Dataset entries:
┄┄┄┄┄┄┄┄┄┄┄┄┄┄┄┄┄┄┄┄

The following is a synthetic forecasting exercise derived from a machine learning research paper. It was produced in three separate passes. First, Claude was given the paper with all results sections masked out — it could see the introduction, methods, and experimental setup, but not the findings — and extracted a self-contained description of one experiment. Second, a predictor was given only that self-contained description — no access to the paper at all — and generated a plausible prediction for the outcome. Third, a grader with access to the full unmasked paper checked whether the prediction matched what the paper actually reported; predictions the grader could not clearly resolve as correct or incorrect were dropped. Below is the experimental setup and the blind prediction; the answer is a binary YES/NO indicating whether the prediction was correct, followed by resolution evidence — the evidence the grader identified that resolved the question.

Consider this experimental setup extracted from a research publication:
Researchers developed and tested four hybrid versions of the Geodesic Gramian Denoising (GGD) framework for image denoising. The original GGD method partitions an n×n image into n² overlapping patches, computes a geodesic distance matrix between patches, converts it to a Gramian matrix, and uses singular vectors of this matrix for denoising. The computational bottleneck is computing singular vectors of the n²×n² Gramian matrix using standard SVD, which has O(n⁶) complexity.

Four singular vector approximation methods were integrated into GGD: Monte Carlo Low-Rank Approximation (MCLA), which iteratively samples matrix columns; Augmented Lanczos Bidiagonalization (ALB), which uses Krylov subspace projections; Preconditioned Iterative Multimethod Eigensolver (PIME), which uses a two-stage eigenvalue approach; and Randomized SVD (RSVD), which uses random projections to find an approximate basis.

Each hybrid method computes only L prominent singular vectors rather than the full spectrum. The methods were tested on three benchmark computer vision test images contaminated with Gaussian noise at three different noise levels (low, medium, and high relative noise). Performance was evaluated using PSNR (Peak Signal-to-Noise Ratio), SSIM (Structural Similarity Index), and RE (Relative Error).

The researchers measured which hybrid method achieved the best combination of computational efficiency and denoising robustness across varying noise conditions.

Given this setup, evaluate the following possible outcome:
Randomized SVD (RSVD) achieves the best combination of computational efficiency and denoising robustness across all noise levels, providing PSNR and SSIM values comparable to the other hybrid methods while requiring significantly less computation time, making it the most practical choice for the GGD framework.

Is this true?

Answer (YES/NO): YES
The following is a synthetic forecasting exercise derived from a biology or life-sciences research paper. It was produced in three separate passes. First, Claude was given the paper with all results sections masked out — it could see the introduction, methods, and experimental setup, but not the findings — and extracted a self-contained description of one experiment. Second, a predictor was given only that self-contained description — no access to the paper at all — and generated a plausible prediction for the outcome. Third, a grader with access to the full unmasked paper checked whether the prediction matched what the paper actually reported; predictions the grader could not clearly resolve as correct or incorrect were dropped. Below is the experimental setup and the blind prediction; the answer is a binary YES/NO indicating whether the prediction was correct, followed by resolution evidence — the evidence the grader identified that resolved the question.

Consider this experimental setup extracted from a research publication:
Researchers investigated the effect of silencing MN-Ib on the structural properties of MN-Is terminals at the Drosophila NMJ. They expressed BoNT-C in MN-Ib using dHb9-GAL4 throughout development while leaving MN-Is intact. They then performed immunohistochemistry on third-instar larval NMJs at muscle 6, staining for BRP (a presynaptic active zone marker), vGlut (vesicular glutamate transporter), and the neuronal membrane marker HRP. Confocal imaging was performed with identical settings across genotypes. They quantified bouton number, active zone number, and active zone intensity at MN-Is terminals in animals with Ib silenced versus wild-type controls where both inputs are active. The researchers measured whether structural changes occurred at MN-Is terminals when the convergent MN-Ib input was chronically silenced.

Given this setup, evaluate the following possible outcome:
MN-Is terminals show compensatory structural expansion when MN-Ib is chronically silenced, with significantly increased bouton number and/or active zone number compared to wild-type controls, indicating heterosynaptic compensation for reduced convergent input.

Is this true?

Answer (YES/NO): NO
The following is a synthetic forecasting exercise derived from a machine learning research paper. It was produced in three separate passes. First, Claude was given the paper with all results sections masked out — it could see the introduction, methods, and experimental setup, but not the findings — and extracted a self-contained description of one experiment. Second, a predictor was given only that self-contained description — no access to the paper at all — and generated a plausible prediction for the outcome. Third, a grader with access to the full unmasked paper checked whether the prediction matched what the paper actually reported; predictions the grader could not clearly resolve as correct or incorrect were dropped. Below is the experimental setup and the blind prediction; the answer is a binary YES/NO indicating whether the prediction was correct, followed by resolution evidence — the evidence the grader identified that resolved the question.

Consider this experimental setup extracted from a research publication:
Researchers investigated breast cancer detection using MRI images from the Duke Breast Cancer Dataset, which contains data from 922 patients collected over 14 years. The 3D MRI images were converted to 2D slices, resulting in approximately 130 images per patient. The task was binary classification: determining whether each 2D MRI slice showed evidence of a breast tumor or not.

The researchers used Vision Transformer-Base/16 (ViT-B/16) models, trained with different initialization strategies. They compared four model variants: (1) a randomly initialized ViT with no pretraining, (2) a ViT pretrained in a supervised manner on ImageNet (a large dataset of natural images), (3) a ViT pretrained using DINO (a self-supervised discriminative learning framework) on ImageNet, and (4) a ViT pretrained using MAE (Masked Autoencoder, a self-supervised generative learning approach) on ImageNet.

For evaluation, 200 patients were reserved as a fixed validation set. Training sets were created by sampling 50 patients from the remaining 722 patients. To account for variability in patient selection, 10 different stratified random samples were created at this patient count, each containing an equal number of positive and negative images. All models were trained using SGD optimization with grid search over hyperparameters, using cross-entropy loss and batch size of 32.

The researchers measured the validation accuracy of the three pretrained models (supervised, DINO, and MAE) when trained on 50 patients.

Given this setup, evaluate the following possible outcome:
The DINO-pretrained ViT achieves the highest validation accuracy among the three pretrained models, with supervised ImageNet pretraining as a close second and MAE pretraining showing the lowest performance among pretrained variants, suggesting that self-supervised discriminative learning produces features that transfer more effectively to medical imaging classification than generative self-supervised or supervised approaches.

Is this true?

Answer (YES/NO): NO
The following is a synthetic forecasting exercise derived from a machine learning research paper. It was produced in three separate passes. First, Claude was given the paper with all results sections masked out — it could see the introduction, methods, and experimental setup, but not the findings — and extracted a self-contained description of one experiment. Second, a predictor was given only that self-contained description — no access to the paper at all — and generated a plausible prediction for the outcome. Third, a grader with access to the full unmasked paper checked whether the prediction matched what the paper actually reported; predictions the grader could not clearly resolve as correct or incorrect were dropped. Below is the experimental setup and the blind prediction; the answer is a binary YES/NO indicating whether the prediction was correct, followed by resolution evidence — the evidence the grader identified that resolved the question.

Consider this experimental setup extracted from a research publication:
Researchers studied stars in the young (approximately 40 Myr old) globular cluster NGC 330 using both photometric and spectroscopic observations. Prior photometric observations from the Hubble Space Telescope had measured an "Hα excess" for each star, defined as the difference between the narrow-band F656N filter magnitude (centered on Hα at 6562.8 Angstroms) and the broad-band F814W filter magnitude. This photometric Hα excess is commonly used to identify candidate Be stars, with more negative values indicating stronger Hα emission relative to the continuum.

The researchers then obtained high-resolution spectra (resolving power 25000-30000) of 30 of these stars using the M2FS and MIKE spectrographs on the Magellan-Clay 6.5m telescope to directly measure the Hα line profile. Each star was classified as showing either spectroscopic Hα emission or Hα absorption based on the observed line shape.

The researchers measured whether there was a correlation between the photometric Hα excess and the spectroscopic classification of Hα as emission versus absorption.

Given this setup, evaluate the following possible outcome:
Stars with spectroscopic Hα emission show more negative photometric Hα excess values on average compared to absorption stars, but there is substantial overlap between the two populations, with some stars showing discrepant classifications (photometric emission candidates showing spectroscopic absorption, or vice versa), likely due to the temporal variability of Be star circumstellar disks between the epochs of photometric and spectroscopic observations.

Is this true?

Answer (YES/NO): NO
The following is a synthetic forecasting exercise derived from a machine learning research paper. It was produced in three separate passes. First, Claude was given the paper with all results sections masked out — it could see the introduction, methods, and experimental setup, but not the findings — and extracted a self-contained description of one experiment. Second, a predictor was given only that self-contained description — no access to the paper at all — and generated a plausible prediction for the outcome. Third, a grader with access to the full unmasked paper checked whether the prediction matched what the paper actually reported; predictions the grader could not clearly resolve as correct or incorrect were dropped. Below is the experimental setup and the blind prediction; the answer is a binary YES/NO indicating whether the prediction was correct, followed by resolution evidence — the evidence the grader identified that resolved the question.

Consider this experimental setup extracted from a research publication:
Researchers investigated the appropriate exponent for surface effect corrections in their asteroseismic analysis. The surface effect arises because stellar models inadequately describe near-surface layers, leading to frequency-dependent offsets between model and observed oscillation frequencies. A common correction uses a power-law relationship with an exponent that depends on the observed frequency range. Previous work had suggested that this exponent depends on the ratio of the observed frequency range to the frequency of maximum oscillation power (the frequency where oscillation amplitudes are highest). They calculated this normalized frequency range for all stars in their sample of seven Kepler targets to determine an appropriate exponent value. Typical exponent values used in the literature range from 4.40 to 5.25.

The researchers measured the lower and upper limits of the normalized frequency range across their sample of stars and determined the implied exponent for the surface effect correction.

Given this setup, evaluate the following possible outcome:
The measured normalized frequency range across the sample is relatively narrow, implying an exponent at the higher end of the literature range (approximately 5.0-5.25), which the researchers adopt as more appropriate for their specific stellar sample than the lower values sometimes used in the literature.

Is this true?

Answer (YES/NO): NO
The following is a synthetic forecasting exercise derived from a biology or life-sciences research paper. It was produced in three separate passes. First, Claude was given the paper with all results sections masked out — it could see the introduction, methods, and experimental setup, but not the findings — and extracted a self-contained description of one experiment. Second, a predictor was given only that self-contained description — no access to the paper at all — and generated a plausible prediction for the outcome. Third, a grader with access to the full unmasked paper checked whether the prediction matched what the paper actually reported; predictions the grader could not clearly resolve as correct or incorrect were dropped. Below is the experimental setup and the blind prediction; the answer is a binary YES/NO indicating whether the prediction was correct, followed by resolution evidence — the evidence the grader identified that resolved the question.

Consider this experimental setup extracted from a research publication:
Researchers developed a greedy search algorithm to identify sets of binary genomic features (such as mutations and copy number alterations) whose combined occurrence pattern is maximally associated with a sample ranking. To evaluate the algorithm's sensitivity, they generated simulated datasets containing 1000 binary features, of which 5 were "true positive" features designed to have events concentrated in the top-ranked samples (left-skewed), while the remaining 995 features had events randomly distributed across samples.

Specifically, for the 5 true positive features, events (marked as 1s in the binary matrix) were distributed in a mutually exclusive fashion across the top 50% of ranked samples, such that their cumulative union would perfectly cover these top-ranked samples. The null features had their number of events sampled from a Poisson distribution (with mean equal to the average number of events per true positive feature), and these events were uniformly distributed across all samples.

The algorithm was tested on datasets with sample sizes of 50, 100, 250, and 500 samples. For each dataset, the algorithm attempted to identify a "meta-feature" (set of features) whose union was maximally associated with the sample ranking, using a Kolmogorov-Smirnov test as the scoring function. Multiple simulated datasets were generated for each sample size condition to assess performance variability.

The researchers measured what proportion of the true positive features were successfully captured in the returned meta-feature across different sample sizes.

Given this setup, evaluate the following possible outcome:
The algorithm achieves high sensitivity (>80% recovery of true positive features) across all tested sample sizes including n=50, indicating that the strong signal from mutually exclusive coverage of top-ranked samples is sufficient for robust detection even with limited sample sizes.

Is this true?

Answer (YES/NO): NO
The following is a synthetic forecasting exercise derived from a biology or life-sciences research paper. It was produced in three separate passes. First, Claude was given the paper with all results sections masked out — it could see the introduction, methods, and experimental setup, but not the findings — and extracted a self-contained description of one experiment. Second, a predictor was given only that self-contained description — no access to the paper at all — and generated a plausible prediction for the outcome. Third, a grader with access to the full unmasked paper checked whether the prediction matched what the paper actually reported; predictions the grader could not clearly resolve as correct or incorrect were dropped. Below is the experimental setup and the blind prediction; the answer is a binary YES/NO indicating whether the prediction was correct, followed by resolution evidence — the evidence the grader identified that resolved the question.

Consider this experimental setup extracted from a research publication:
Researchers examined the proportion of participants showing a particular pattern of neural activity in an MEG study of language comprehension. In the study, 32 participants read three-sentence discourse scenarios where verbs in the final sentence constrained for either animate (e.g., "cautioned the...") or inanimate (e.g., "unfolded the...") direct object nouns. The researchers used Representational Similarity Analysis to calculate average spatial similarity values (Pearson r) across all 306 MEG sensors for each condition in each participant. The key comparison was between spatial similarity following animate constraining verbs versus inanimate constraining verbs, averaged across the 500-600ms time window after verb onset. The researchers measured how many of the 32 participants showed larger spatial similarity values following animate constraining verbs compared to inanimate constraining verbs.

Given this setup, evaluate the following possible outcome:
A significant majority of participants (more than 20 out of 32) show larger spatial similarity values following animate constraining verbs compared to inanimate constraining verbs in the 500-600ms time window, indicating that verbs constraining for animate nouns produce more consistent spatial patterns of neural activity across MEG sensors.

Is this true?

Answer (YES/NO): YES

┄┄┄┄┄┄┄┄┄┄┄┄┄┄┄┄┄┄┄┄

• **YOUR ASSIGNMENT**: Exactly as they stand in the records above, print the lines from the one containing "Researchers examined the" through the final line, inclusive.

• **ANSWER AREA**:
Researchers examined the proportion of participants showing a particular pattern of neural activity in an MEG study of language comprehension. In the study, 32 participants read three-sentence discourse scenarios where verbs in the final sentence constrained for either animate (e.g., "cautioned the...") or inanimate (e.g., "unfolded the...") direct object nouns. The researchers used Representational Similarity Analysis to calculate average spatial similarity values (Pearson r) across all 306 MEG sensors for each condition in each participant. The key comparison was between spatial similarity following animate constraining verbs versus inanimate constraining verbs, averaged across the 500-600ms time window after verb onset. The researchers measured how many of the 32 participants showed larger spatial similarity values following animate constraining verbs compared to inanimate constraining verbs.

Given this setup, evaluate the following possible outcome:
A significant majority of participants (more than 20 out of 32) show larger spatial similarity values following animate constraining verbs compared to inanimate constraining verbs in the 500-600ms time window, indicating that verbs constraining for animate nouns produce more consistent spatial patterns of neural activity across MEG sensors.

Is this true?

Answer (YES/NO): YES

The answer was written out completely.